Opposition Cries Foulplay

Even one-time inld MLAs like Charan Dass Shorewala and Vinod Kumar Marya who had deserted Chautala to join the HVP haven't escaped criminal and corruption cases and have had a stint in jail since the INLD Government assumed power. Interestingly, several of the 18 former HVP legislators who had dumped the Bansi Lal government in July 1999 and joined the Chautala bandwagon in a familiar display of Haryana's aya ram gaya ram politics are now facing the legal music after they were left high and dry by the INLD supremo who denied them assembly tickets, an allurement they had been offered to desert and topple Bansi Lal.

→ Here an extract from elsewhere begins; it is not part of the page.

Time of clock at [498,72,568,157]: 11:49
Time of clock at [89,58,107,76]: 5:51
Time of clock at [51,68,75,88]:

Few may criticise Chautala's action against the corrupt, but the alacrity with which the state police and the Vigilance Bureau are investigating the complaints and booking political rivals has only added grist to the opposition outcry. In several cases, complaints were ostensibly orchestrated, while in some others the police used family feuds as a ploy to implicate political figures. Dalal, a staunch opponent of Chautala, who is fighting a string of cases in four firs registered in quick succession in the past year, has been named by the police as a conspirator in an alleged murder of an old woman in his family. No sooner had Dalal got bail in this case recently than he was charged by the Vigilance Bureau in an alleged fertiliser purchase scandal relating to his tenure as minister in the Bansi Lal government.

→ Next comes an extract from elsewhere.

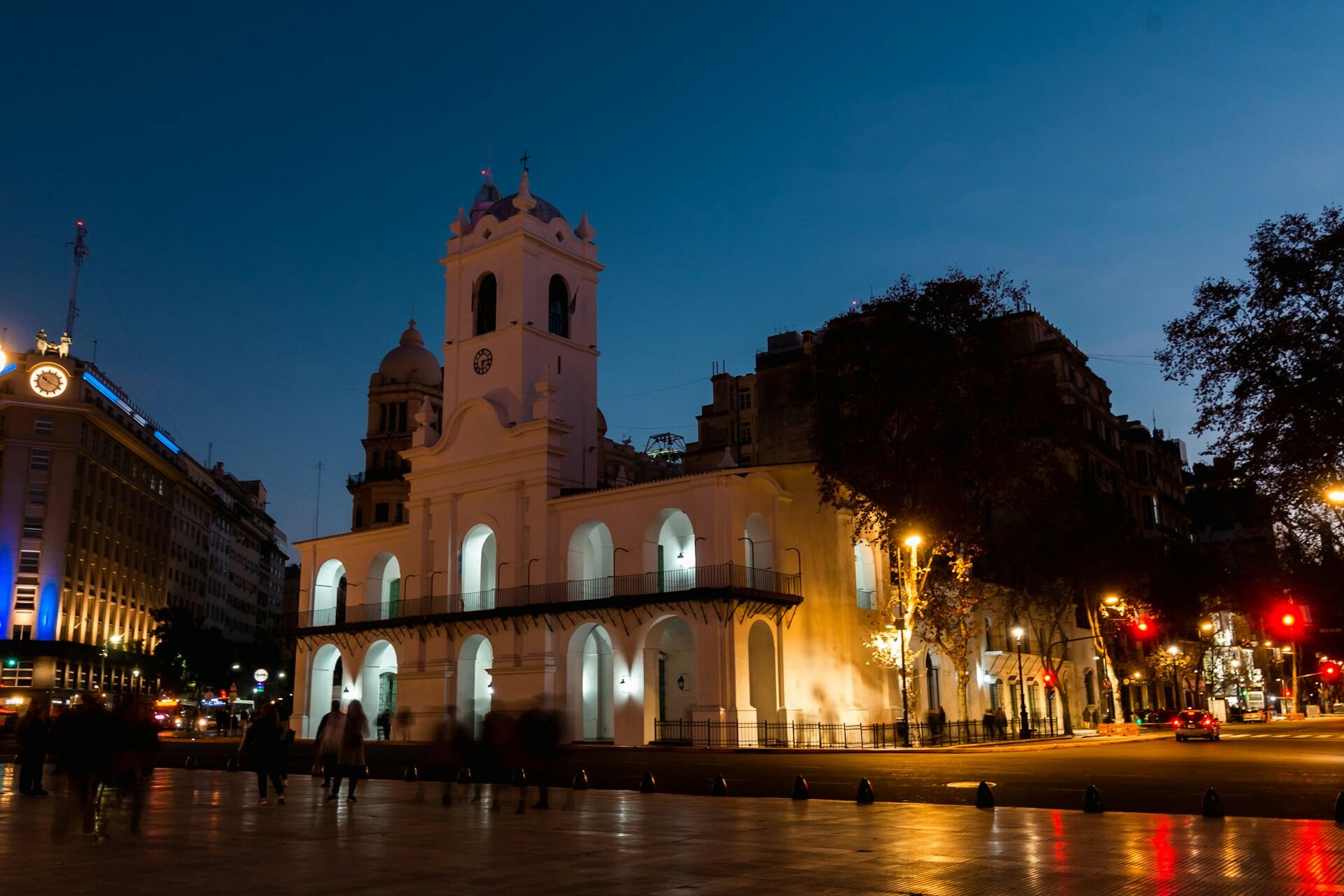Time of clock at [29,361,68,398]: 10:19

Chautala's legal heat has been more directed against the rival Jat politicians who pose a threat to his support base in the peasantry. With Chautala trying to build himself as the preeminent Kisan leader of the north, political observers discern overtones of a no-holds-barred Jat politics in his legal offensive. "Chautala knows that only a Jat can counter his brand of politics," says Bansi Lal.

The opposition outcry against the criminal cases has begun to raise political temperatures in the state. The Congress, at its "Lalkar" rally at Panipat on May 20, sounded the first war cry. Bansi Lal too is trying to revive his rag-tag HVP's fortunes by harping on the issue of "political vendetta". "The police officials are behaving like an instrument of harassment to wrangle plum posts," charges Bansi Lal.

But Chautala can draw comfort from a badly divided Opposition. The Chahal Commission which is probing the prohibition of the Bansi Lal regime is likely to open a Pandora's box and come handy for Chautala to put the HVP supremo and his son and political heir Surinder Singh in the dock. "The law will take its own course irrespective of the status of the accused," Chautala insists. But the speed with which the police, otherwise under fire for a deteriorating law and order situation, are registering criminal cases against opposition leaders has only betrayed Chautala's thinly disguised political witch-hunt. In going overboard with his rhetorical tirade, the Jat chieftain is beginning a fresh era of politics of revenge in Haryana which could witness a bitter turn sooner or later.